Growing up I never doubted the possibility of an invisible man in the sky who knew everything, was all powerful, all knowing, could be everywhere at once and was full of love. Following that belief, I didn't think it was impossible for God to have a human son who could perform miracles, yet have mortality - as well as the power to transcend that mortality. What really started to sound fishy to me were these other stories that I had not heard much of - if at all - that were represented here in my children's bible.

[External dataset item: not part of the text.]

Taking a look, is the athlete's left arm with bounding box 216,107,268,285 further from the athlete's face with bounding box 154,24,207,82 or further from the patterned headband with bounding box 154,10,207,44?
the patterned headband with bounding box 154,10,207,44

Stories of people living over 800 years(!); people building a tower to heaven (the tower of Babel) and having it struck down by an angry and vengeful God who punished the people by giving them different languages to speak; stories of a man and his immediate family building a giant boat, managing to gather at least a pair of *every* animal on the planet and get them all onto the boat, and everyone and every creature surviving on this boat for months while an angry vengeful god commits mass genocide and mass killings with a world wide flood; a man who speaks to god in the form of a burning bush who battles with Egyptian pharaohs in a game of "miracles vs magic" with both sides turning staffs into snakes and conjuring frogs, culminating in the same staff being able to part the Red Sea.

Anyways, at this point and further throughout my life, I began to see the bible as pretty far fetched and probably meant more metaphorically as parables than as historical. I began to question more of the world around me and became aware of the many legends, myths, and ancient religions that preceded Judeo-Christianity where it was clear to see what was borrowed and adopted as part of their own story. I was exposed to many bible verses that were downright appalling, sickening, misogynistic, and downright hateful. This was in stark contrast to what I had been raised to believe about my family and church and their concept of the bible.

However, although I have a general grasp of the stories in the bible and have read several passages, I have never read the bible from start to finish. This is the actual point of this new blog entry - to start fresh, and read the bible from Genesis to Revelations. So far I have made it up to Leviticus, but I would like to go back and give you my impressions, thoughts, and insights on Genesis and Exodus as well and hopefully challenge you to think about these chapters yourselves and to give me your thoughts if you feel that I might be missing or may have misread something.

I realize that I might miss some meanings of certain chapters, verses, or quotes without the context of having read the entire book, so when I am finished with the entire book I will return and give a recap on each chapter.

1 comment:

  1. Wow, this is quite an undertaking. I've tried to read the Bible from start to finish several times but could never get through it. I could not get past the long boring parts that occur between all of the bloodshed. You know, the "He begat him, and they begat him" stuff.

    Also (I may have told you this before) I started doubting the Bible at about the same age you did. My parents used to make me go to Sunday School, where they would teach us Bible stories. I was a big fan of dinosaurs as a kid, and had many books about them at home. So, there was one famous incident when I asked the Sunday School teacher why the Bible said that animals and humans were created in one week but scientists say that dinosaurs were here millions of years before humans. I think she looked at me like I was the son of satan or something. I was about 6 or 7 years old.

    Anyway, looking forward to your take on this book. Thanks for doing this.